Personal information
- Nickname: Stick Man
- Born: 17 December 2003 (age 22) Jolarpettai, Tamil Nadu, India
- Height: 1.89 m (6 ft 2 in)

Sport
- Sport: Athletics
- Event: 400 m
- Coached by: Jason Dawson

Achievements and titles
- Personal bests: 44.98 NR (2026)

Medal record
Men's athletics
Representing India
Asian Games
| Silver medal – second place | 2026 Aichi–Nagoya | 4x400m mixed |
Asian Championships
| Gold medal – first place | 2025 Gumi | 4x400m mixed |
| Silver medal – second place | 2025 Gumi | 4x400m |

= Vishal Thennarasu Kayalvizhi =

Indian sprinter (born 2003)

Vishal Thennarasu Kayalvizhi (born 17 December 2003) is an Indian sprinter who specialises in 400 m events. He has won gold medal in the mixed 4x400 m relay and silver medal in the 4x400 m relay at the 2025 Asian Championships.

== Early life ==
Vishal was born on 17 December 2003 in Jolarpettai, Tamil Nadu, India. His father, Thennarasu, was a football player who represented Tamil Nadu for several years and introduced him to sports from a young age. His mother is Kayalvizhi and he has a younger sister. At the age of 10, he left home and moved to Chennai to train at the Jawaharlal Nehru Stadium. He studied at the Kalinga Institute of Industrial Technology.

== Career ==
Vishal made his international debut at the 2025 World Relays in Guangzhou, in the men's and mixed 4×400 m relays. The men's team recorded a season's best of 3:03.92 and the mixed relay team clocked 3:14.81. At the 2025 Asian Championships in Gumi, he finished fourth in the 400 m with a time of 45.57. He played a key role in the relay teams, winning gold in the mixed 4×400 m relay with a timing of 3:18.12 and silver in the men's 4×400 m relay with a timing of 3:03.67. At the 2025 World University Games in Bochum, he was a member of the men's and mixed 4×400 m relay teams. The men's team finished fifth in the final with a time of 3:06.56, while the mixed relay team placed fourth in 3:18.40, narrowly missing out on a medal. At the inaugural 2025 Indian Open (World Athletics Bronze Level Continental Tour) in Bhubaneswar, he won the 400 m with a time of 45.72 and finished second in the 4x400 m relay. At the 2025 National Inter-State Championships in Chennai, he broke the 400 m national record with a time of 45.12.

At the 2026 World Relays in Gaborone, Vishal was a member of the men's 4×400 m relay team which clocked a season's best of 3:00.32 in the heats and recorded a DNF in the repechage round. At the 2026 National Federation Cup in Ranchi, he set the new 400 m national record clocking 44.98, becoming the first Indian man to run below 45 seconds. At the 2026 Commonwealth Games, in the 400 m he clocked 46.49 in the heats and 46.33 in the semifinal, and did not advance to the final. He also competed in the mixed 4×400 m relay, with the team finishing sixth in the final with a timing of 3:20.32.

Aim of the exercise.
Answer these questions from the text on Vishal Thennarasu Kayalvizhi.
(a) Who coaches him?
(b) At age 10, to which city did he move to train, and at which stadium?
(c) What time did he run at the 2026 National Federation Cup in Ranchi?

Dataset section.
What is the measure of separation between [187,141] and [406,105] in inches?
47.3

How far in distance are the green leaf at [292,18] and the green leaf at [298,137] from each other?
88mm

Exercise answer.
(a) Jason Dawson
(b) Chennai, at the Jawaharlal Nehru Stadium
(c) 44.98